- Quoted passage
►
# Ejuice and allergies



## Faiyaz Cheulkar (7/4/18)

I am in a weird situation here. So I am allergic to cabbage, oranges(mild), pineapple(mild) , mosquitoe bites and dust. 
Day before I started with my single flavour DIY and mixed about 10 ml of golden pineapple @10% and 70/30. I vaped a little yesterday after and a lot more at night. I woke up with a swollen eye and some swelling at the back of my head. 

I know all the concentrates are synthetic and may not be remotely related to the actual fruit. But don't know what may have caused this. Whole day I was high on allergy medication(alergex) and was sleeping. Biggest heart break was that I missed the vape fest. 
Has anyone had similar encounter ?

Reactions: Like 2


----------



## Andre (7/4/18)

It is quite possible that the concentrate contains some natural pineapple extract. Not all concentrates are 100% synthetic.

Reactions: Like 3 | Informative 1


----------



## Hooked (7/4/18)

Here's a previous thread about allergies

https://www.ecigssa.co.za/vaping-and-allergies.t45747/#post-621123

Reactions: Like 2


----------



## Faiyaz Cheulkar (7/4/18)

Thanks @Hooked will go through it

Reactions: Like 1


----------



## Resistance (29/6/18)

Faiyaz Cheulkar said:


> I am in a weird situation here. So I am allergic to cabbage, oranges(mild), pineapple(mild) , mosquitoe bites and dust.
> Day before I started with my single flavour DIY and mixed about 10 ml of golden pineapple @10% and 70/30. I vaped a little yesterday after and a lot more at night. I woke up with a swollen eye and some swelling at the back of my head.
> 
> I know all the concentrates are synthetic and may not be remotely related to the actual fruit. But don't know what may have caused this. Whole day I was high on allergy medication(alergex) and was sleeping. Biggest heart break was that I missed the vape fest.
> Has anyone had similar encounter ?


Hi guy.
If you allergic to cabbage and pineapple are you allergic to peas and coconut aswell.
I found an article posted it, called vaping and allergies as i didnt find the original thread.check it out. I dont think palm/coconut VG works for me aswell and most VG is palm/cocnut derived.
Also posted a thread in who has stock.
I need to do some more research to find a vendor or store that can change that for us with allergies

Sent from my X30 using Tapatalk


----------
◄
- About this exercise
From the forum thread on e-juice and allergies, copy out word for word the passage starting with "I found an article" and going on through "who has stock.".

- Recorded data
►
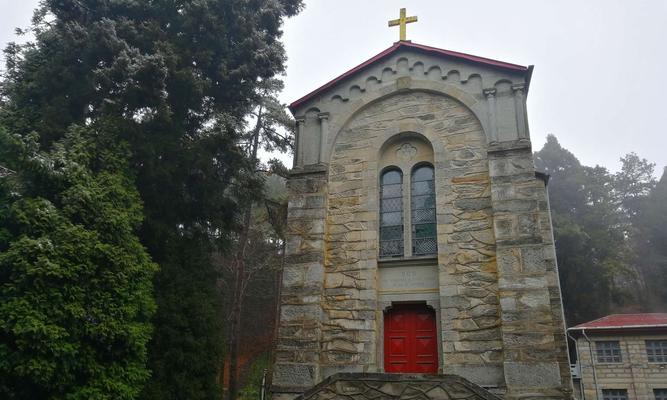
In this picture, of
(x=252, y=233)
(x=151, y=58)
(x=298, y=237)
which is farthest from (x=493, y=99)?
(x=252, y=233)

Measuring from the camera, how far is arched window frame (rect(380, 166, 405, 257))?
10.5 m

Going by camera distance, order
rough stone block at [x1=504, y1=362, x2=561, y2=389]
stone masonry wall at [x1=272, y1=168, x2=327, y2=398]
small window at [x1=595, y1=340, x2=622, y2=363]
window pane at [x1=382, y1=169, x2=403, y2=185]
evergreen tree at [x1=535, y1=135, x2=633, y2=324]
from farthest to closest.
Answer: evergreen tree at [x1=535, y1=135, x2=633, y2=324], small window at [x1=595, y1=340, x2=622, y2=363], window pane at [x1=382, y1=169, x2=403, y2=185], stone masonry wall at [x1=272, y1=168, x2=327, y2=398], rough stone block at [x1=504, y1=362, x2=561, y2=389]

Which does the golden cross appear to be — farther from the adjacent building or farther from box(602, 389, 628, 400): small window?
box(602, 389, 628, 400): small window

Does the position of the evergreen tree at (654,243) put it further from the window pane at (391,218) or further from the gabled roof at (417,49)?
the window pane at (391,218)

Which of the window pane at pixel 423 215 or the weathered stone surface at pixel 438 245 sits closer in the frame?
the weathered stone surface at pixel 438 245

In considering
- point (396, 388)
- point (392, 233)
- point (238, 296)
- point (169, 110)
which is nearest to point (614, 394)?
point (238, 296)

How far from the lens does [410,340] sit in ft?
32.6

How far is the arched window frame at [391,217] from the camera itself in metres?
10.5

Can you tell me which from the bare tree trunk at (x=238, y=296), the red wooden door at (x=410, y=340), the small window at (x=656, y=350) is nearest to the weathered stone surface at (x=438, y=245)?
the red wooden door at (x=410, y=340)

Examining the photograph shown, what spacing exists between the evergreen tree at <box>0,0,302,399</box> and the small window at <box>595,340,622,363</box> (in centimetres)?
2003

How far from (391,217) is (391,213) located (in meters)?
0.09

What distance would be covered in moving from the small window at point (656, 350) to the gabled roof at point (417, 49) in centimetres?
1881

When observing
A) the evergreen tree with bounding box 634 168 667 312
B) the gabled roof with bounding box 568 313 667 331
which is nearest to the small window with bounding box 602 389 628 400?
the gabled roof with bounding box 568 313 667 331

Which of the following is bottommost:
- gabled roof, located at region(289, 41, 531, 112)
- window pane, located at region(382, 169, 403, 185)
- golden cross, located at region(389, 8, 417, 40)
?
◄
- Written answer
I found an article posted it, called vaping and allergies as i didnt find the original thread.check it out. I dont think palm/coconut VG works for me aswell and most VG is palm/cocnut derived.
Also posted a thread in who has stock.